Powdery mildew is unique among plant diseases in that it doesn't require a wet leaf surface to spread. It can thus thrive during hot, dry weather. The first line of defense is to grow resistant varieties.

Here are some general rules for helping control fungal diseases. Start by making sure that your plants are getting enough direct sunlight. Eight to ten hours a day is generally the minimum for plants that flower or bear fruit. Roses bloom best with full sun exposures, so 5 hours a day may be contributing to both the powdery mildew and lack of blooms.
You'll also want to make sure that there's enough room between plants for air to circulate freely. Overcrowding not only makes plants more susceptible to diseases, if leaves touch other plants, those diseases can easily be spread.
The general advice to inhibit the spread of fungal diseases is to avoid wetting leaf surfaces. In the case of powdery mildew, you can actually inhibit infection with periodic strong sprays of water (not so strong as to damage the
plant.) After the new growth of affected plants reaches about six inches long and UNTIL THE TEMPERATURE REACHES 90 degrees F, you may apply dusting sulfur to foliage every 14 days. If necessary apply fungicide. Fungicide works much better as a preventative measure, before the powdery mildew becomes a problem.

Brown tips may be a sign of salt burn or fertilizer burn. Salt burn shows up as yellowing, browning along leaf edges, and leaf drop. Deep watering?or leaching?prevents this by flushing the salts past the root zone. Always water slowly, deeply and as infrequently as possible. Be careful not to overfertilize in summer, which can burn roots. Follow package instructions exactly. I hope this info helps.

--

ACTIONS TO TAKE
(A) Translate this sentence from the plant-care text into Spanish: "The first line of defense is to grow resistant varieties."
(B) According to the plant-care text, how many hours of direct sunlight a day is generally the minimum for plants that flower or bear fruit?
(C) From the plant-care text, output the part that opens with the words containing "You'll also want" and closes with "becomes a problem.".
The listing is separate material and has no connection to the plant-care text.

DATA PROVIDED
--

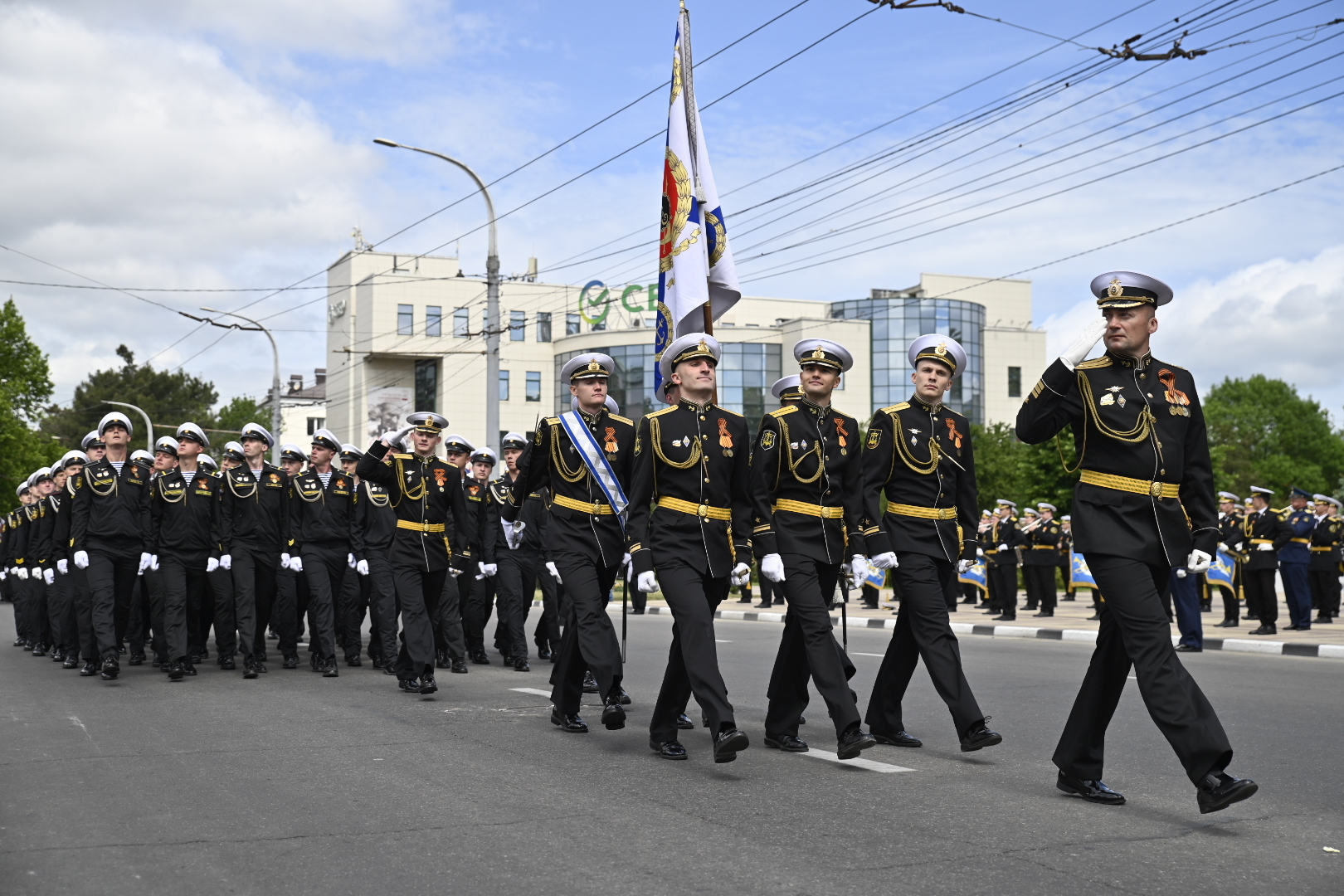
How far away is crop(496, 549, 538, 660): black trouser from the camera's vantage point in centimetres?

--

SOLUTIONS FOR EACH TASK
(A) La primera línea de defensa es cultivar variedades resistentes.

(B) Eight to ten hours a day.

(C)
You'll also want to make sure that there's enough room between plants for air to circulate freely. Overcrowding not only makes plants more susceptible to diseases, if leaves touch other plants, those diseases can easily be spread.
The general advice to inhibit the spread of fungal diseases is to avoid wetting leaf surfaces. In the case of powdery mildew, you can actually inhibit infection with periodic strong sprays of water (not so strong as to damage the
plant.) After the new growth of affected plants reaches about six inches long and UNTIL THE TEMPERATURE REACHES 90 degrees F, you may apply dusting sulfur to foliage every 14 days. If necessary apply fungicide. Fungicide works much better as a preventative measure, before the powdery mildew becomes a problem.